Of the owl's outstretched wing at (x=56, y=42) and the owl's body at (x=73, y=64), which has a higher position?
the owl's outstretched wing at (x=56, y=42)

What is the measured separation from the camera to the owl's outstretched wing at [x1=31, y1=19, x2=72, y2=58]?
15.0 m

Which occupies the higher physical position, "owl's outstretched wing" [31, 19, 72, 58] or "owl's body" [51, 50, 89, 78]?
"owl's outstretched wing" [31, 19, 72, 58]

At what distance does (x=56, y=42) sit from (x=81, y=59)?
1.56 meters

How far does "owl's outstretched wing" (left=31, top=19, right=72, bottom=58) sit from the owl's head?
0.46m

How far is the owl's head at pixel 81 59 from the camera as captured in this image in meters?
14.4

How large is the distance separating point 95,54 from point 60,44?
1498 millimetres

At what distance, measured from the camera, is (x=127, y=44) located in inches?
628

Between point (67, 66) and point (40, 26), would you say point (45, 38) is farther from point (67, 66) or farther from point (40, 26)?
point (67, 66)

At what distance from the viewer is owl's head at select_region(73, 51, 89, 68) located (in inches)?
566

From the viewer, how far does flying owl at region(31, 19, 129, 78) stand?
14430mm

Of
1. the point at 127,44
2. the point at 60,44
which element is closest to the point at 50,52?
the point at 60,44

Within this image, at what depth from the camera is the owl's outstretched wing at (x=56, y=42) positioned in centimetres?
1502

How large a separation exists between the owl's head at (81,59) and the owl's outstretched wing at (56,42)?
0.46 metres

________

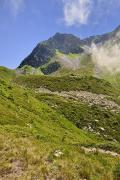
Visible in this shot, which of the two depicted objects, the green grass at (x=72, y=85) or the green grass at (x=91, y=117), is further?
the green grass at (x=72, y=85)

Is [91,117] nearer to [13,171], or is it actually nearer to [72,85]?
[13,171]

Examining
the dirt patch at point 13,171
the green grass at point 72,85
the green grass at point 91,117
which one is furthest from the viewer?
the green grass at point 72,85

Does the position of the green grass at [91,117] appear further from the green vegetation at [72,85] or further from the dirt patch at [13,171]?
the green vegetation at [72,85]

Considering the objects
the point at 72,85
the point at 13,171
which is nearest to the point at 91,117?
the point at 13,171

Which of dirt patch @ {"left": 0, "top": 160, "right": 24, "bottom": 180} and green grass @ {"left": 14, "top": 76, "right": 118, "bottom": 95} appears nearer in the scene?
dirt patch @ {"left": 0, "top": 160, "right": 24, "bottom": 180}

________

#### WORK TO DO:
List each line in the data above that includes the word "objects".

#### REPLY:
Visible in this shot, which of the two depicted objects, the green grass at (x=72, y=85) or the green grass at (x=91, y=117), is further?
Considering the objects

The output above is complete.